Goals:
- a) Copy out from the crash bug thread below the passage that begins at the words "I see this pattern" and stops after the words "slip by nsThreadManager::CancelBackgroundDelayedRunnables()?".
- b) Answer these questions from the crash bug thread below:
(i) Who is the bug assigned to?
(ii) According to Comment 2, which thread is blocked on a mutex in nsTimer::Cancel?
(iii) At which line of xpcom/threads/nsThreadManager.cpp does frame 6 of the crashing thread point?
- c) Write the next part of the Firefox shutdown-hang crash thread below, picking up after its final line.

Text provided:
++++++++

Crash in [@ shutdownhang | nsThreadManager::Shutdown]
Categories
(Core :: XPCOM, defect, P1)
Tracking
()
Tracking | Status | |
---|---|---|
firefox-esr78 | --- | unaffected |
firefox-esr91 | --- | fixed |
firefox87 | --- | unaffected |
firefox88 | --- | unaffected |
firefox89 | blocking | fixed |
firefox90 | blocking | fixed |
firefox91 | --- | fixed |
People
(Reporter: aryx, Assigned: KrisWright)
References
(Regression)
Details
(4 keywords)
Crash Data
Attachments
(2 obsolete files)
All crashes on Windows, single crashes per build ID starting in early March, 2+ crashes starting with 20210407094544.
Crash report: https://crash-stats.mozilla.org/report/index/500b3371-f6b6-4e1f-9d9f-315900210411
MOZ_CRASH Reason: MOZ_CRASH(Shutdown hanging after all known phases and workers finished.)
Top 10 frames of crashing thread:
0 ntdll.dll NtWaitForAlertByThreadId
1 ntdll.dll RtlSleepConditionVariableSRW
2 kernelbase.dll SleepConditionVariableSRW
3 mozglue.dll mozilla::detail::ConditionVariableImpl::wait mozglue/misc/ConditionVariable_windows.cpp:50
4 xul.dll nsThread::ProcessNextEvent xpcom/threads/nsThread.cpp:1093
5 xul.dll NS_ProcessNextEvent xpcom/threads/nsThreadUtils.cpp:548
6 xul.dll nsThreadManager::Shutdown xpcom/threads/nsThreadManager.cpp:459
7 xul.dll mozilla::ShutdownXPCOM xpcom/build/XPCOMInit.cpp:653
8 xul.dll ScopedXPCOMStartup::~ScopedXPCOMStartup toolkit/xre/nsAppRunner.cpp:1668
9 xul.dll XREMain::XRE_main toolkit/xre/nsAppRunner.cpp:5556
Comment 1•4 years ago
•
|
||
The direction of duping is not 100% clear to me, but this seems to be the same as bug 1505660 and/or bug 1524247.
Basically we get into late XPCOM shutdown and the main thread hangs here, which makes us wait here until all threads' close promises resolve. In the stack traces I looked at, all threads seemed to be idling when this happens, which would indicate that something goes wrong.
This kind of crashes always existed, but I see some recent changes around canceling pending delayed runnables in bug 1695580 that might be related to the latest spikes so ni also in the hope that :pehrsons knows more about this code.
Updated•4 years ago
|
Comment 2•4 years ago
•
|
||
Well, if we hang on nsThreadManager::Shutdown, that means we're past the (sync) nsThreadManager::CancelBackgroundDelayedRunnables already, so I don't see how bug 1695580 could be the direct cause of these hangs.
But looking at the report in comment 0, BackgroundThreadPool #18 is blocked on a mutex in nsTimer::Cancel, presumably here.
I see this pattern in other 89 crashes for this signature too.
Bug 1704159 looks related, with a similar pattern for its 89 crashes.
It seems likely that bug 1695580 has regressed something here.
Could bug 1683404 be related too? nsTimerImpl::Shutdown() happens before nsThreadManager::Shutdown() and we've clearly caught a timer being interacted with while doing nsThreadManager::Shutdown().
My main questions are,
What timer is this -- is it one from a DelayedRunnable?
If so, how did we slip by nsThreadManager::CancelBackgroundDelayedRunnables()?

++++++++

Dataset:
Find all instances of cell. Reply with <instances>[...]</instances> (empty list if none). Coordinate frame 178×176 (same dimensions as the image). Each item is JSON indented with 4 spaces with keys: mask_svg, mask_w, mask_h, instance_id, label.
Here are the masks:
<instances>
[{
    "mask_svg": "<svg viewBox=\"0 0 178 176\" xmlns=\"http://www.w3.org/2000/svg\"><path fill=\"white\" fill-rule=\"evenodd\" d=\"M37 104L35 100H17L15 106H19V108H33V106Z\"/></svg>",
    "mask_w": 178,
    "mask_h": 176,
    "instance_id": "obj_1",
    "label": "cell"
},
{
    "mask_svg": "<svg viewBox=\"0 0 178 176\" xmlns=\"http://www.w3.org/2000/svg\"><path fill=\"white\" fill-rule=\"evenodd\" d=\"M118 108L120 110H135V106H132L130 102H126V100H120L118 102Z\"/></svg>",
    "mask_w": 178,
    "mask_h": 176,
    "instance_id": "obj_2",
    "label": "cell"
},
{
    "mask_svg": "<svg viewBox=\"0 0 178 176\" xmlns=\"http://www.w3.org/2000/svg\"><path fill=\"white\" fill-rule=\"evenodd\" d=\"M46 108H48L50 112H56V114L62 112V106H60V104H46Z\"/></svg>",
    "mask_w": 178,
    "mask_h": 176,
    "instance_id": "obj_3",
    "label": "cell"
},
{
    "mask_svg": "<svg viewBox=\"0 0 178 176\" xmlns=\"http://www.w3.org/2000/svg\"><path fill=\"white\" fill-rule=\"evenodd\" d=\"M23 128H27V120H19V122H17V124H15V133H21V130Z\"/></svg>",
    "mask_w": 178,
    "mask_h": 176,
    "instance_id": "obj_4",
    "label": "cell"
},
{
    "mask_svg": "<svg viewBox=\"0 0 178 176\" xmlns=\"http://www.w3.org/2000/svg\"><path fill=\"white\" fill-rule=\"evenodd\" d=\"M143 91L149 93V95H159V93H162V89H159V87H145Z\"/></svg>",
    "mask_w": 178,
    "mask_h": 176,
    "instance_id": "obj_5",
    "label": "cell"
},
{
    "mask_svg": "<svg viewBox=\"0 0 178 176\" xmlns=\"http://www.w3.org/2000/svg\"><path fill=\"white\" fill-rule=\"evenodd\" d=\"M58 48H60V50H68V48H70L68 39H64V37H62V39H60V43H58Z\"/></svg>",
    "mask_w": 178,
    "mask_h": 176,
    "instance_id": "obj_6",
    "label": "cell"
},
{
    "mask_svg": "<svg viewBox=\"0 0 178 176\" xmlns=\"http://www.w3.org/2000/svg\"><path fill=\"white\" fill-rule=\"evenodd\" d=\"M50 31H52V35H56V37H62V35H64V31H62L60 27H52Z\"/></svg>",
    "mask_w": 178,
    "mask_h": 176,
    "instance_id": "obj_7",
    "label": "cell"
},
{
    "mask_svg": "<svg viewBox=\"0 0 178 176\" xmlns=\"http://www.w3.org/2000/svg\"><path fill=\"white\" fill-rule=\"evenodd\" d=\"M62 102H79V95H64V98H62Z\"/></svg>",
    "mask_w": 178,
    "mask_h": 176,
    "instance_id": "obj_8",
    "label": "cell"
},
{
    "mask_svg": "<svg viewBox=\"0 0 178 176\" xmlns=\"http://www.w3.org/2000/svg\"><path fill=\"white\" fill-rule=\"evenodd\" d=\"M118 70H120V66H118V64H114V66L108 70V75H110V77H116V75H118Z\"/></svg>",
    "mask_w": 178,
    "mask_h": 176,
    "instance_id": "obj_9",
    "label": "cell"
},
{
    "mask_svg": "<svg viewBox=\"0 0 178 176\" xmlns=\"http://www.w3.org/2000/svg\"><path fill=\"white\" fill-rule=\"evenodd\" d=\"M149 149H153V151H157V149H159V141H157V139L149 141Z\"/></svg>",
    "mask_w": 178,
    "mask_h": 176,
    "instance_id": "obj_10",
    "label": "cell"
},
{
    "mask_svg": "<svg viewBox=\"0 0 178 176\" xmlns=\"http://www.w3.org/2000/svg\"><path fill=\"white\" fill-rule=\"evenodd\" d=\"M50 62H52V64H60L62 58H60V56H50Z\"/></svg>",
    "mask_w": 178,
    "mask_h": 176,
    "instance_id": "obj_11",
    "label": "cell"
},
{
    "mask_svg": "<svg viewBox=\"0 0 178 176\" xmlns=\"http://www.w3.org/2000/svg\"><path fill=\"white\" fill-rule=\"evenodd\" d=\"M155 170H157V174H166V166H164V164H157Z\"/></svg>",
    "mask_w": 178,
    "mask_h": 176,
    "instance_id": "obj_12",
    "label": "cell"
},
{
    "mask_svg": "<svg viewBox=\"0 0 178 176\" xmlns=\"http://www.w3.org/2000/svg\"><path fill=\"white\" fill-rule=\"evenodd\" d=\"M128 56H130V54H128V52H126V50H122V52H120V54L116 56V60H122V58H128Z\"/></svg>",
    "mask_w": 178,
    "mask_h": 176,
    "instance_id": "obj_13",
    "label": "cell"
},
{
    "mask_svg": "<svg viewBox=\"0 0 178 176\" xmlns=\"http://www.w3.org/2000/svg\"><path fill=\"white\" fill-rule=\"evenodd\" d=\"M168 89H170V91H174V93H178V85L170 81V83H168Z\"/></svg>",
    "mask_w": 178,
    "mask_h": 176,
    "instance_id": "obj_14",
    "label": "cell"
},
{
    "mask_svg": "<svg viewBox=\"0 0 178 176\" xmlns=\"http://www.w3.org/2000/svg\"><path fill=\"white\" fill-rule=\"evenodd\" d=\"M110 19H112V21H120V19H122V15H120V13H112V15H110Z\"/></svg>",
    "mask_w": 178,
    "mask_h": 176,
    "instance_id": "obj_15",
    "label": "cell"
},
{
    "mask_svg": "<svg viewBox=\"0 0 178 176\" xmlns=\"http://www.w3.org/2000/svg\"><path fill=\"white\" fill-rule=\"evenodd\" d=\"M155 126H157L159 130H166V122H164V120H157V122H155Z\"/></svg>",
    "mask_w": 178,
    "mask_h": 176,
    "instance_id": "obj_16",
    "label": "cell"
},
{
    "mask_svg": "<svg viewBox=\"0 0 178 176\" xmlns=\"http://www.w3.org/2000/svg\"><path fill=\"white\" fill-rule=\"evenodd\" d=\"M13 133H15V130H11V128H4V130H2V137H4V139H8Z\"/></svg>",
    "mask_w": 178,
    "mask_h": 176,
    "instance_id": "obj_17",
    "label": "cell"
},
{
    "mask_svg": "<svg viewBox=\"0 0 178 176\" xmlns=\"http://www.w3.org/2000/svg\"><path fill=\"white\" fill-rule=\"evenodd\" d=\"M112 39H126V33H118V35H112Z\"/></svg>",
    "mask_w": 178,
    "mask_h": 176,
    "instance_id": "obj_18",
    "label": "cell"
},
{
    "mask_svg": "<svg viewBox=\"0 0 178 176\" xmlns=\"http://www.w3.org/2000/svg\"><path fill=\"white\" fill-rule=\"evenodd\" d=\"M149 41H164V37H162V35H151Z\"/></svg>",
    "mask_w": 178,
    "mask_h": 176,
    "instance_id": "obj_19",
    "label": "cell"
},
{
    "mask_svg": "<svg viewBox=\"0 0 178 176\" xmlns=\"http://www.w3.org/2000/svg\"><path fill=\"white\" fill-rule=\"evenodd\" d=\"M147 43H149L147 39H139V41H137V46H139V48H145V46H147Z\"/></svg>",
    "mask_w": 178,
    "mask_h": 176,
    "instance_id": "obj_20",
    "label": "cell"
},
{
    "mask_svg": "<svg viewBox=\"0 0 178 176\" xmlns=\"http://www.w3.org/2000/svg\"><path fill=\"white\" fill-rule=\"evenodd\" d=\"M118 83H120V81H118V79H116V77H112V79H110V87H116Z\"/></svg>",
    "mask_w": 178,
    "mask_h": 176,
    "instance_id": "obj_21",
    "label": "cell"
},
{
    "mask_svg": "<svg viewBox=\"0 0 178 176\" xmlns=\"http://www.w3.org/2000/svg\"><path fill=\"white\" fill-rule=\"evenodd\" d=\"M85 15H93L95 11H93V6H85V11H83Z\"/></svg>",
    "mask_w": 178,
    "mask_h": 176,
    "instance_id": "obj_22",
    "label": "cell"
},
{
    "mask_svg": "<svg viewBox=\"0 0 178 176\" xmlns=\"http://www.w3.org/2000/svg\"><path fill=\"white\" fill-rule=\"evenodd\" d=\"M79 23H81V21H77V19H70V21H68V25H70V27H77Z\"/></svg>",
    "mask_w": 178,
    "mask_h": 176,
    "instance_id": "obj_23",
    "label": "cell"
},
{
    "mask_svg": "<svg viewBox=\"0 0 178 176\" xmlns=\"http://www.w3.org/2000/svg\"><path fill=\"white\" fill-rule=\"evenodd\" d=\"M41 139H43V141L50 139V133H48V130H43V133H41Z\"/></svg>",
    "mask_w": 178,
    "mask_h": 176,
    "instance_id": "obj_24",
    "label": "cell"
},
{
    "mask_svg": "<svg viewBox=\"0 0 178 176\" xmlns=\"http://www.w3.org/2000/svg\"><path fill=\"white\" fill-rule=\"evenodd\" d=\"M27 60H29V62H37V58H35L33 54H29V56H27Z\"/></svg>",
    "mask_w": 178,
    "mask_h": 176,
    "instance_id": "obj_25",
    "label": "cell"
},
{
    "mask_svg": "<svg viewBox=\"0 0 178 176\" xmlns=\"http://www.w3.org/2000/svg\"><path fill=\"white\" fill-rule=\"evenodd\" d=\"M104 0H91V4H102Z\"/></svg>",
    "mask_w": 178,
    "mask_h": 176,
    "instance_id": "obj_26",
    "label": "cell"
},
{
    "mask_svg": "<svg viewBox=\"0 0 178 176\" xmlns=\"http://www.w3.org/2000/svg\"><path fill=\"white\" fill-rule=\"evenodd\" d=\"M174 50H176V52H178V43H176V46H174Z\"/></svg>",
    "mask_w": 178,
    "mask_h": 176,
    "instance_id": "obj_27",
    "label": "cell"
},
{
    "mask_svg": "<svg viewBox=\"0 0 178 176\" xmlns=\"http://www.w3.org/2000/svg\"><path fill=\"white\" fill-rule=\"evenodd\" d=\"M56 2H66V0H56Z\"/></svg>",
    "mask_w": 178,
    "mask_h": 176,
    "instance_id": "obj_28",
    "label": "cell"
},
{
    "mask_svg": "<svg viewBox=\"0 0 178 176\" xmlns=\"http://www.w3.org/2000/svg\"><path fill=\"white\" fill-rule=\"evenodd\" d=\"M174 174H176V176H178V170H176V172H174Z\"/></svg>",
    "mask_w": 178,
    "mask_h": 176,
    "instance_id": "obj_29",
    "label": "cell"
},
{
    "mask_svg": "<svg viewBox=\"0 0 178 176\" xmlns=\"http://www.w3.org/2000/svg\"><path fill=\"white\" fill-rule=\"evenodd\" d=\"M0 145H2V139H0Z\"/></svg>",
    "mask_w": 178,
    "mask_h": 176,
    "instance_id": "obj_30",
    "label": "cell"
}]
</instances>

++++++++

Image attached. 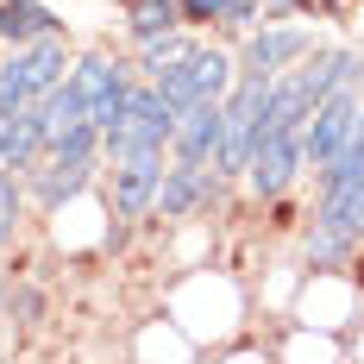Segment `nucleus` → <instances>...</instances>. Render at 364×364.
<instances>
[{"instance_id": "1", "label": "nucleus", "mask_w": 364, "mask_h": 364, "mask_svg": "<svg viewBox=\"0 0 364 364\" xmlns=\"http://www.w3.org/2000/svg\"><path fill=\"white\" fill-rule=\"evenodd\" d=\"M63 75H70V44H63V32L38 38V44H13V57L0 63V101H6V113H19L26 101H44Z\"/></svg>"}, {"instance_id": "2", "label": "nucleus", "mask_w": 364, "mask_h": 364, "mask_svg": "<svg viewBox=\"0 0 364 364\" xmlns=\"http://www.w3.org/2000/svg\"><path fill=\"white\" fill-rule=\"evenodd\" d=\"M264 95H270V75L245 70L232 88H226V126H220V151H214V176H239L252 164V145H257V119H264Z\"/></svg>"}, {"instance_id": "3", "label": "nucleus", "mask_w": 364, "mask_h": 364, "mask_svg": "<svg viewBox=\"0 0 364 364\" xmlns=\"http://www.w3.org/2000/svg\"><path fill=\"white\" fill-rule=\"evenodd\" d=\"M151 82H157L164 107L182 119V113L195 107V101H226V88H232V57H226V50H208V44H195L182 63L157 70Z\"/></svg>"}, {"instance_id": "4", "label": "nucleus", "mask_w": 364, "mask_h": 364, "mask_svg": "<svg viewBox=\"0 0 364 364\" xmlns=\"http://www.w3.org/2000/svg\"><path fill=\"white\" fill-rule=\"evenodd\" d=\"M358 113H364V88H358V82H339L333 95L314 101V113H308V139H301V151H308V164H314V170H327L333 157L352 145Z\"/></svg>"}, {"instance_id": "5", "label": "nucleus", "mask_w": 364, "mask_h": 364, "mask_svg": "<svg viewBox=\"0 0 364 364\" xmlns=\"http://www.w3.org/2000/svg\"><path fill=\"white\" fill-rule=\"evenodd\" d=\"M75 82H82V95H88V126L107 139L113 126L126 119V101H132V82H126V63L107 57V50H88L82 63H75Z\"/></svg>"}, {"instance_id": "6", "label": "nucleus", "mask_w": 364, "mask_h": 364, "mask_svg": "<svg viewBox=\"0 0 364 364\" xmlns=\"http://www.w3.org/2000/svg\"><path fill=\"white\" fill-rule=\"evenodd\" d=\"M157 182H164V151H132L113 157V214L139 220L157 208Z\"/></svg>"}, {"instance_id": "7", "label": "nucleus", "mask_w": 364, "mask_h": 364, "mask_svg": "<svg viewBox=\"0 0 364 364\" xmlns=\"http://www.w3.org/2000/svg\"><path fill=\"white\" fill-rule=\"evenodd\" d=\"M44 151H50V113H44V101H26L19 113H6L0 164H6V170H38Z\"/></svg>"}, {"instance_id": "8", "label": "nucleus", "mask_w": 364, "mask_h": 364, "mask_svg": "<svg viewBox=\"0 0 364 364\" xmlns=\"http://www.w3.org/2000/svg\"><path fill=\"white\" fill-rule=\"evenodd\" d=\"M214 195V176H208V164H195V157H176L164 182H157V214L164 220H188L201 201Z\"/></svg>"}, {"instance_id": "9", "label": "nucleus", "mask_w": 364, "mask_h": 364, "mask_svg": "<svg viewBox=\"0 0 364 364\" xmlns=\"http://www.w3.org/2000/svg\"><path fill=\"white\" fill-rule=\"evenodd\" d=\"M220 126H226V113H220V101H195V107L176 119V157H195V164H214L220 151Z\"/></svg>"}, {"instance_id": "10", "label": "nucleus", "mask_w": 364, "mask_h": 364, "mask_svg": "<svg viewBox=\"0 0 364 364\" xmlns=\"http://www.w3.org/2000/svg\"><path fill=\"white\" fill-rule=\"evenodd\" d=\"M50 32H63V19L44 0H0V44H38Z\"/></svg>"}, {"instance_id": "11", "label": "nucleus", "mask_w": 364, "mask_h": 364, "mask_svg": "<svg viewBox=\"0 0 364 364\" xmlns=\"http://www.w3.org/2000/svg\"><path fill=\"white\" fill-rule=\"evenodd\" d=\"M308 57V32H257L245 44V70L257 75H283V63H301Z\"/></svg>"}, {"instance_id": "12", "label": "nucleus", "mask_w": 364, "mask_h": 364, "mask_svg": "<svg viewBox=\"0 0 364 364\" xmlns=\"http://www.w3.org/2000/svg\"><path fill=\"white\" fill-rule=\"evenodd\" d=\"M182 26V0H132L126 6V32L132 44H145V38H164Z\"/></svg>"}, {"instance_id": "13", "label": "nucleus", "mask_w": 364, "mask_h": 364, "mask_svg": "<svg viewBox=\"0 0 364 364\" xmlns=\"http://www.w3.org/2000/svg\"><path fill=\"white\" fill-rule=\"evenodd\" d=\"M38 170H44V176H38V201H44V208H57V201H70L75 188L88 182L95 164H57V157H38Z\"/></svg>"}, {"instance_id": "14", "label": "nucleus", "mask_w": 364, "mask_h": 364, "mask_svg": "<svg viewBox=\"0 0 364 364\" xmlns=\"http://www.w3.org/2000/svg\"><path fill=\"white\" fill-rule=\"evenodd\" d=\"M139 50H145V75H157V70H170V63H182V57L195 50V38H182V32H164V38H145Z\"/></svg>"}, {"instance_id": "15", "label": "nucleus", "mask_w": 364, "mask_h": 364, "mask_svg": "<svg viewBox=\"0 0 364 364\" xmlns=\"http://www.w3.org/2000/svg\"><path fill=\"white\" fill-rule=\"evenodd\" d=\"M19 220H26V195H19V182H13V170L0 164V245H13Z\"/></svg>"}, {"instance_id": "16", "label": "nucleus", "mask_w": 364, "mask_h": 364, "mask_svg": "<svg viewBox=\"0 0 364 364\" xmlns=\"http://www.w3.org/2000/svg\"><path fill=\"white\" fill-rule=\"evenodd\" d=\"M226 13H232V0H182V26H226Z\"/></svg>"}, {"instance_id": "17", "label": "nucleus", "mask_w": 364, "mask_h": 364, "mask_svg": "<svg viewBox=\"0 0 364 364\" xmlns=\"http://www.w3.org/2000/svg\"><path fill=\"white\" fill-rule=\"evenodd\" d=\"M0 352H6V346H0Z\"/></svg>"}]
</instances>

++++++++

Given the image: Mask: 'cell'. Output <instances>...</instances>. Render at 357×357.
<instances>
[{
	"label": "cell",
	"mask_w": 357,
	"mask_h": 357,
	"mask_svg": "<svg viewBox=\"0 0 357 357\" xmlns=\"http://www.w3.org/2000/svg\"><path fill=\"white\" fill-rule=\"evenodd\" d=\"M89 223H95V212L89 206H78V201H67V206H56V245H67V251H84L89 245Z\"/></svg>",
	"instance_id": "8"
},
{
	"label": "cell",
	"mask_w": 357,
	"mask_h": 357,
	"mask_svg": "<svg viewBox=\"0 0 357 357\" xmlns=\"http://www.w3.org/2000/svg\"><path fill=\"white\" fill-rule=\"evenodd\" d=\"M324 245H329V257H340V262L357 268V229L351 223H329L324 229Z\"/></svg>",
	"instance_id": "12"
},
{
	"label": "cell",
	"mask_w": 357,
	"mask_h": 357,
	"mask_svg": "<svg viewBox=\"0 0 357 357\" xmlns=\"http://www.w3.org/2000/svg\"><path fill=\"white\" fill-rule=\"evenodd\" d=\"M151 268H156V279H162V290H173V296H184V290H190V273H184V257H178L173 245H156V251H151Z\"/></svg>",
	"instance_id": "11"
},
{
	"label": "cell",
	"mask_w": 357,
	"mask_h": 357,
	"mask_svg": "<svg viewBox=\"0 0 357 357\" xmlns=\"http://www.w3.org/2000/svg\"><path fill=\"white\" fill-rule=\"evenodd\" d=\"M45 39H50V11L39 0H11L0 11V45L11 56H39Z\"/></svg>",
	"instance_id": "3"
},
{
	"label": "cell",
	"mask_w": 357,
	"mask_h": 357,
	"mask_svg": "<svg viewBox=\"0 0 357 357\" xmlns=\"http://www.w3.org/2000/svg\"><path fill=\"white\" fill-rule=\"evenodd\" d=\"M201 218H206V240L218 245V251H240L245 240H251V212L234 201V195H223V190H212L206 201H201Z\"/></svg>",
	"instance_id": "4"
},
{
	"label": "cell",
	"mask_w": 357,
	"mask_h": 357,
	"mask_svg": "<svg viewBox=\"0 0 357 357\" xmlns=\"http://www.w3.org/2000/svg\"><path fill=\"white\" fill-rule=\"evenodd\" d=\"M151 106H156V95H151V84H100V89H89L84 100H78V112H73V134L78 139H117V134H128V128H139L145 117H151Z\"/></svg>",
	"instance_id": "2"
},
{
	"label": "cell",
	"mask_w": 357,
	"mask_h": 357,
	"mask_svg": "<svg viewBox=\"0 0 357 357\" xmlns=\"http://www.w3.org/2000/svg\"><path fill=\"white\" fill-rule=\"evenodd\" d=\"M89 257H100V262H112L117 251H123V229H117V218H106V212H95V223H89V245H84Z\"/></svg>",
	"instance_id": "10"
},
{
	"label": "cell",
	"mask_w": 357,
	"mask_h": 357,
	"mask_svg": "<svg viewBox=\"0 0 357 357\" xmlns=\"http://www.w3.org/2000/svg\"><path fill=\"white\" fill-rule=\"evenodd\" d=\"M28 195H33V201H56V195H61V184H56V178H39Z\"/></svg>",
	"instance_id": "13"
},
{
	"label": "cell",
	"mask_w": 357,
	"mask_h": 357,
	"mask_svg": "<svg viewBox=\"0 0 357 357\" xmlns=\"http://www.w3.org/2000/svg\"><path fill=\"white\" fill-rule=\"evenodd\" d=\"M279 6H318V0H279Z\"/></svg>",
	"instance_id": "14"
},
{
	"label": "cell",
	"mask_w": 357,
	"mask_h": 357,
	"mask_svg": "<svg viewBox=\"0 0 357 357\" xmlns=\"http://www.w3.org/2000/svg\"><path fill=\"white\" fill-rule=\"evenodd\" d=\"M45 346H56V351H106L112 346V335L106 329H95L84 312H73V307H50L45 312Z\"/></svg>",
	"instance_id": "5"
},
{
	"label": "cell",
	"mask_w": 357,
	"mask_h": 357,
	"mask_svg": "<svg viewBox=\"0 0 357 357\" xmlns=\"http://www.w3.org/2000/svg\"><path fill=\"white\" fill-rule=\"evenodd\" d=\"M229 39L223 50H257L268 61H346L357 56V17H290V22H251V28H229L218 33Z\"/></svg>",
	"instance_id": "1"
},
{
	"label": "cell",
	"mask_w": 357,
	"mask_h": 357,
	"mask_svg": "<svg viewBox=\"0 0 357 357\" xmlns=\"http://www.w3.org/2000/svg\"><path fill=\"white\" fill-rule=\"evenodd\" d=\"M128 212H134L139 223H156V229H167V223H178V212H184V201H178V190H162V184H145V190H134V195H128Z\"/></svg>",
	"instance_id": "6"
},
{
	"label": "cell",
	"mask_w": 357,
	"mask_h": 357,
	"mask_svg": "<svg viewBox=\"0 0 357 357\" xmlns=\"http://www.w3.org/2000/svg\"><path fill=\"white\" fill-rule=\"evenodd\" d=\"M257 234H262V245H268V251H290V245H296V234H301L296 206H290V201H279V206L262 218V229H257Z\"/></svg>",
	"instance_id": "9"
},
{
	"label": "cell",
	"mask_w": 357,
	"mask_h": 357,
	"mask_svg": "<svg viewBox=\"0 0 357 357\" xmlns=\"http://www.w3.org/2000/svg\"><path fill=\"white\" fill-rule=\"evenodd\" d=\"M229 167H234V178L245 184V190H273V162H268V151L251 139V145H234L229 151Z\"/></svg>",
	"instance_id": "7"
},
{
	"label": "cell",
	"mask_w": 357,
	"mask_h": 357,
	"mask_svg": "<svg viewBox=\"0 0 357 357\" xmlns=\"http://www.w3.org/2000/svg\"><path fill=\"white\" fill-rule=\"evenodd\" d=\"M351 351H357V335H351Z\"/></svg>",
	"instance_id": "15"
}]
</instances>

++++++++

Exercise answers:
- a)
I see this pattern in other 89 crashes for this signature too.
Bug 1704159 looks related, with a similar pattern for its 89 crashes.
It seems likely that bug 1695580 has regressed something here.
Could bug 1683404 be related too? nsTimerImpl::Shutdown() happens before nsThreadManager::Shutdown() and we've clearly caught a timer being interacted with while doing nsThreadManager::Shutdown().
My main questions are,
What timer is this -- is it one from a DelayedRunnable?
If so, how did we slip by nsThreadManager::CancelBackgroundDelayedRunnables()?

- b)
(i) KrisWright
(ii) BackgroundThreadPool #18
(iii) Line 459

- c)
The only hole I can see in CancelBackgroundDelayedRunnables logic atm is if something creates a background TaskQueue after CancelBackgroundDelayedRunnables. If a DelayedDispatch is then done on that TaskQueue, we'd dispatch a runnable to clean that up during TaskQueue::BeginShutdown() instead, but for background TaskQueues this happens after nsTimerImpl::Shutdown(). I'm not sure how this case should behave, but I can try to verify this by inserting some TaskQueue creations and delayed dispatches locally.
I can also plug this hole and hope that it gives us more info.
Updated•4 years ago
|
Comment 3•4 years ago
|
||
Set release status flags based on info from the regressing bug 1695580
Comment 4•4 years ago
|
||
KrisWright will take this on as I am going on a leave.
Comment 5•4 years ago
|
||
Tracking as the volume is much higher in 89 beta than in 88
Comment 6•4 years ago
|
||
The volume is massive on 89 beta, clearly something regressed in this cycle or the recent crash stats work shows that we have a top crasher we didn't know about. We should fix that before shipping 89 so I am marking that as a release blocker.
Comment 7•4 years ago
|
||
I spent another half hour with the the report in comment 0.
To me this looks like a UAF starting from nsTimerImpl::CancelImpl on gThread
which apparently is never nulled out. In fact, the "Timer Thread" is not among the remaining active threads in the crash dump. So we just happen to find a random piece of memory for mMonitor
which is then interpreted as being locked.
I assume this was always there but some change made it more probable to happen now.
ni to :KrisWright as you are the current assignee.
Updated•4 years ago
|
Comment 8•4 years ago
|
||
(In reply to Jens Stutte [:jstutte] from comment #7)
To me this looks like a UAF starting from nsTimerImpl::CancelImpl on
gThread
which apparently is never nulled out.
This might be a misread, there is NS_RELEASE(gThread)
.
In fact, the "Timer Thread" is not among the remaining active threads in the crash dump. So we just happen to find a random piece of memory for
mMonitor
which is then interpreted as being locked.
But the timer thread is definitely missing. Is there a way to end it without passing through nsTimerImpl::Shutdown
?
Assignee | ||
Comment 9•4 years ago
|
||
I've been playing with this for a while and i think I'm getting a better picture of what's going on. I noticed in the past that we have no way to stop useless timers from being created between timer shutdown and thread shutdown. Say the background thread was created for a dispatch received sometime between the two - we just might run into a missing timer. If my theory is correct then it explains why I was able to get a shutdown crash with the following steps:
- Create a backround TaskQueue between cancelling delayed runnables and thread pool shutdown
- Dispatch any runnable on the TaskQueue
- Wait for hang
The hang I got only happens if you create the background TaskQueue after calling CancelBackgroundDelayedRunnables
. I can't guarantee they are in fact related but this follows :pehrsons theories from earlier and the stacks and crash signature I get from these hangs also appears to also be waiting on threads to join. Based on where we are stuck I think these both are related.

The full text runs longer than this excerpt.